Bir gün, genç ve hevesli bir müzisyen adayı olan Marin Marais, bir dost tavsiyesi üzerine Sainte-Colombe’un kapısını çalar ve kendisine ders vermesini ister. Usta sanatçı genci önce reddeder, ancak ısrarı üzerine belli sınırlar içinde hocalık yapmayı kabul eder. Ve ilk günden itibaren genç öğrencisiyle, müziğini, sanatını, yeteneğini satmayacağı, bir başka deyişle sarayda çalmayacağı konusundaki beklentisini de paylaşır. Ancak, günümüzde de rastlandığı üzere, hırs dolu genç adam hocasından aldığı derslerle kendisini geliştirecek, kızlarından biriyle (Madeleine ile) aşk yaşamaya başlayacak ve fakat bir süre sonra Sainte-Colombe’un ilkelerine ihanet etmekten geri durmayacaktır. Parayı, kolay yolu ve saray hayatını seçen Marais, hem Madeleine’e acılar yaşatacak, hem de tercih ettiği yolda giderek yozlaşarak sanatını icra edecektir.
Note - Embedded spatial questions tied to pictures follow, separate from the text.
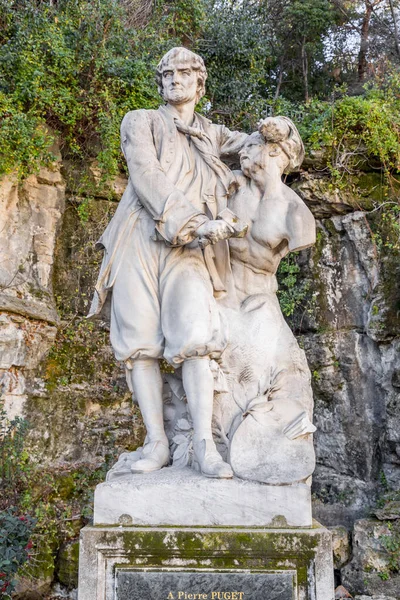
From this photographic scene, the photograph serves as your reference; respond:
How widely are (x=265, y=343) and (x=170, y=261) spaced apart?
0.65 m

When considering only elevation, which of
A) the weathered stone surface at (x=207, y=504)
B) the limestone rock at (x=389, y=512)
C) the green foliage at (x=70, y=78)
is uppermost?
the green foliage at (x=70, y=78)

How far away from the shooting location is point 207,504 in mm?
2766

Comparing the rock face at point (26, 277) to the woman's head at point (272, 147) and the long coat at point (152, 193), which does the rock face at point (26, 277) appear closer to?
the long coat at point (152, 193)

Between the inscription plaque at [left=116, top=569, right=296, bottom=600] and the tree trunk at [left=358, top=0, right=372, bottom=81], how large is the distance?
9.66m

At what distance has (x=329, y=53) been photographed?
35.5ft

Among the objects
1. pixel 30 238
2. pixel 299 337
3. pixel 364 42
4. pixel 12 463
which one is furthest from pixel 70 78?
pixel 364 42

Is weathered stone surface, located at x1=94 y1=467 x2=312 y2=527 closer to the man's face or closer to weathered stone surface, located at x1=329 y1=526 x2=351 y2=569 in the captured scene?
the man's face

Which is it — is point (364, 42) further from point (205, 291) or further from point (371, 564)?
point (205, 291)

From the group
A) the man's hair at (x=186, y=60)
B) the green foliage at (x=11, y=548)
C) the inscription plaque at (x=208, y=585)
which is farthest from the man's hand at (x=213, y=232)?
A: the green foliage at (x=11, y=548)

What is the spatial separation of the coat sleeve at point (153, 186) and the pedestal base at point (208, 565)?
1.37 meters

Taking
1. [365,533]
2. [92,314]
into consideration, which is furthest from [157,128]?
[365,533]

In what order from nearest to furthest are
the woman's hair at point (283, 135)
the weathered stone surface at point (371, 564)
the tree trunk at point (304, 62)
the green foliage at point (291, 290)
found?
the woman's hair at point (283, 135), the weathered stone surface at point (371, 564), the green foliage at point (291, 290), the tree trunk at point (304, 62)

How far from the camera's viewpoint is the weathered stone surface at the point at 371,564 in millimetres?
5948

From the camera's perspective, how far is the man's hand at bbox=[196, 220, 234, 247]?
304 cm
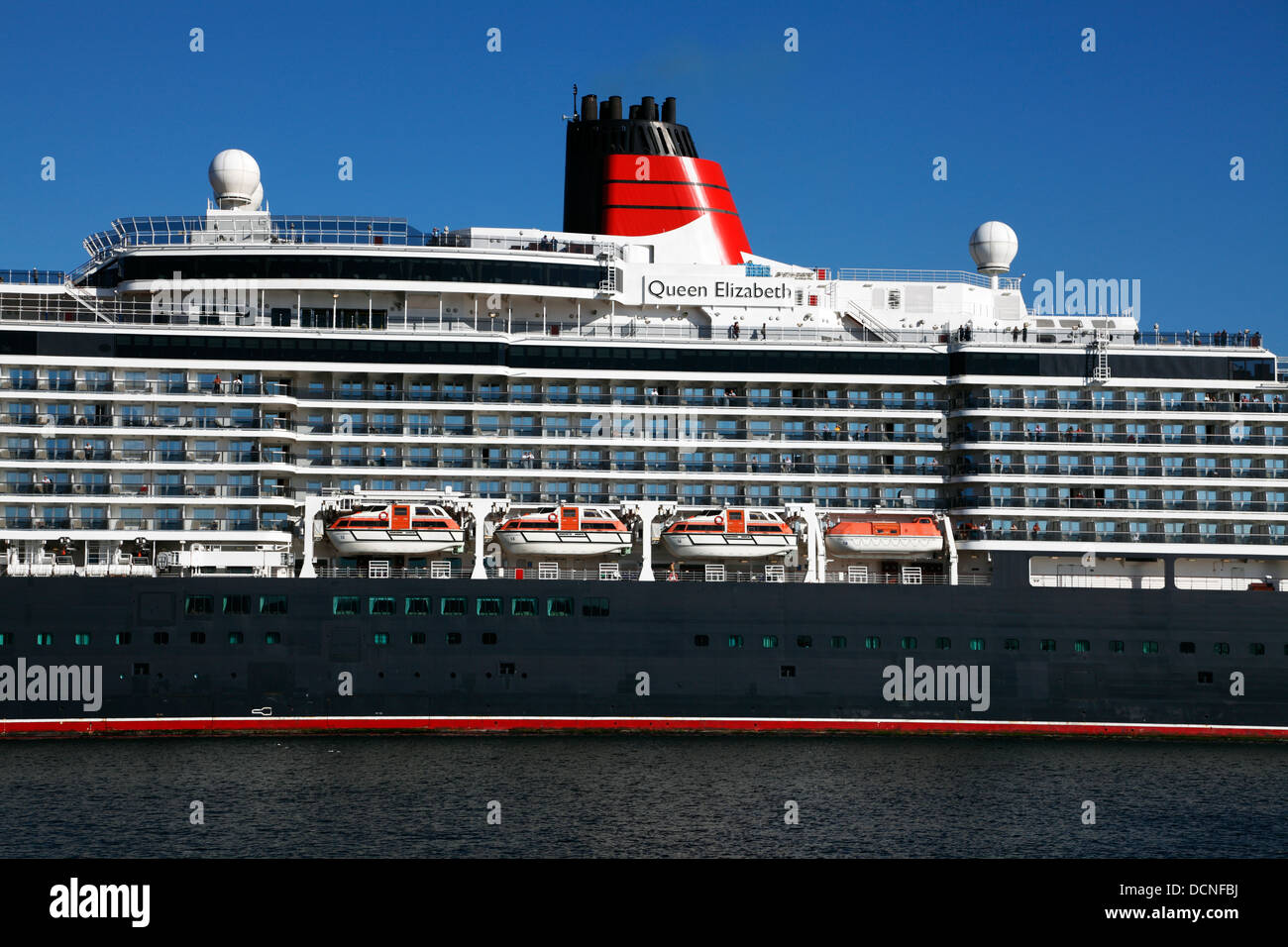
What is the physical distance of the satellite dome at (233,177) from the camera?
44.1 m

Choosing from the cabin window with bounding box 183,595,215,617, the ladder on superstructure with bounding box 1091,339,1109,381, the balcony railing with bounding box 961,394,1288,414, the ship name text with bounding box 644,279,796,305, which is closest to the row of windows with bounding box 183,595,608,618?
the cabin window with bounding box 183,595,215,617

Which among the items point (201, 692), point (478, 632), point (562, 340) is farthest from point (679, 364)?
point (201, 692)

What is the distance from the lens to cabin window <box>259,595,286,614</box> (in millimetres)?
37906

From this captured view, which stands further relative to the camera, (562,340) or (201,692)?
(562,340)

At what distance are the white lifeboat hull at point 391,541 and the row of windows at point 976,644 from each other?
8.19 meters

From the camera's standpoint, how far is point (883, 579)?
4131 centimetres

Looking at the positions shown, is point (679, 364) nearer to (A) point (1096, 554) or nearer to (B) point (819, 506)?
(B) point (819, 506)

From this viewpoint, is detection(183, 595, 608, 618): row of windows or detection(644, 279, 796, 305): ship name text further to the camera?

Tavizsiz Bir Tavır Almak Kolay Mı? Başta da belirttiğimiz gibi, yaklaşık 200 yıl önce yaşamış bir sanatçının tercihleri ve hayat karşısındaki tavrı üzerinde gelişen film, temel mesajıyla, bugünün insanına ve ahlaki tercihlerine de atıfta bulunuyor. Bir bakıma, yaşama nasıl bir anlam vereceğimizle ilgili bir film olan “Dünyanın Tüm Sabahları”, ne için yaşadığımız veya çalıştığımızı, sanatı neden ve kim için yaptığımızı açık ve etkili şekilde sorguluyor. Bu çerçevede kendimize de sorular yöneltiyoruz doğal olarak: Marais’nin tercih ettiği para-şöhret yolundan hangimiz bu kadar rahat kaçabilirdik? Hangimiz sadece ilkelerimizin peşinden bu kadar rahatça gidebilir ve tavizsiz bir tavır alabilirdik hayatın içinde?